> Instructions to follow
Copy the records from the line containing "At what distance" through the end of the records, requests included, and offset every distance in the answers by adding 72 to it. Leave the pictures out.
## Begin Data shown
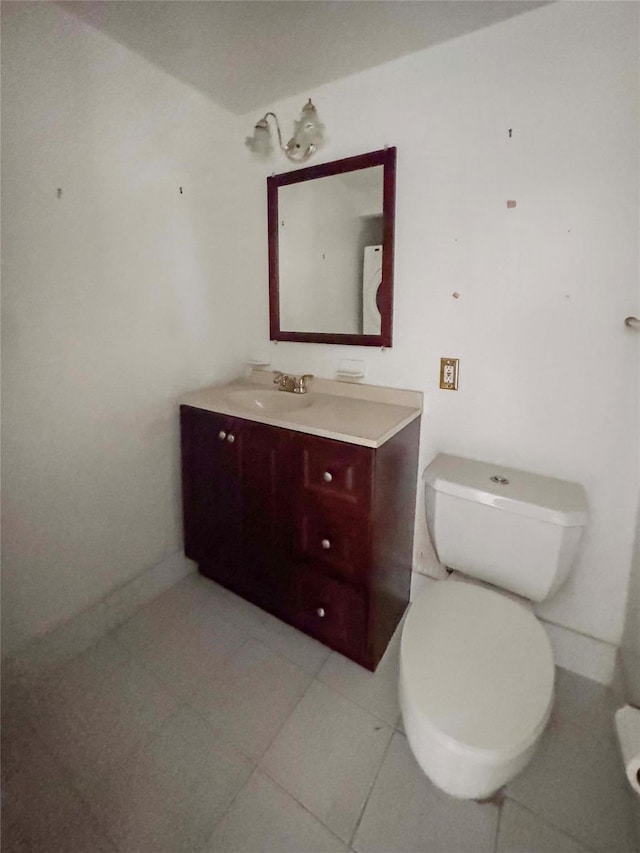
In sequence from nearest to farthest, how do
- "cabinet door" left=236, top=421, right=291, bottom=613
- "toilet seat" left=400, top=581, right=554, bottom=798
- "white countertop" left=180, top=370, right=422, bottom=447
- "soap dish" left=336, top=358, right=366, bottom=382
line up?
"toilet seat" left=400, top=581, right=554, bottom=798 → "white countertop" left=180, top=370, right=422, bottom=447 → "cabinet door" left=236, top=421, right=291, bottom=613 → "soap dish" left=336, top=358, right=366, bottom=382

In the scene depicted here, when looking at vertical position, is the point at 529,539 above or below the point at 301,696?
above

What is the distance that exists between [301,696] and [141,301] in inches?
59.5

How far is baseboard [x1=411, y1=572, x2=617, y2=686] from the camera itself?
4.14 feet

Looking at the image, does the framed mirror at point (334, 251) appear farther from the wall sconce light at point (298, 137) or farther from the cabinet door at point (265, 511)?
the cabinet door at point (265, 511)

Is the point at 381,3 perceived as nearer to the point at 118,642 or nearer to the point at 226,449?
the point at 226,449

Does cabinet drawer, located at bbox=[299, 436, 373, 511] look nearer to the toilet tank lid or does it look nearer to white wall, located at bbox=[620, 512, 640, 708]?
the toilet tank lid

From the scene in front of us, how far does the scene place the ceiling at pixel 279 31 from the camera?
1.09 metres

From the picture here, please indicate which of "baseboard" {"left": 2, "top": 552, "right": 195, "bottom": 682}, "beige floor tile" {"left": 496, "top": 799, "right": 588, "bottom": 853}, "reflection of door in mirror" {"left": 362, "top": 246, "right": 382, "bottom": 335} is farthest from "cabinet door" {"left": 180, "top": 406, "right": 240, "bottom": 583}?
"beige floor tile" {"left": 496, "top": 799, "right": 588, "bottom": 853}

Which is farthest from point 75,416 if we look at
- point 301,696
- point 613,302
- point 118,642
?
point 613,302

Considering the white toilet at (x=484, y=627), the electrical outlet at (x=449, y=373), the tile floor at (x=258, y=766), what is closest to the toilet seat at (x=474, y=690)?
the white toilet at (x=484, y=627)

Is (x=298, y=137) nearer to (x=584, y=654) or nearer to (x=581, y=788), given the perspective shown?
(x=584, y=654)

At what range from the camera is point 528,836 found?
35.5 inches

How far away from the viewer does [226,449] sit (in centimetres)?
143

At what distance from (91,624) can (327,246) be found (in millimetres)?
1743
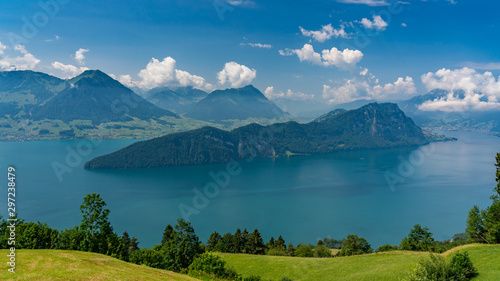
## End Data shown
> Exercise result
At what distance from (91,624) can (327,246) be found (in millimetres)?
1815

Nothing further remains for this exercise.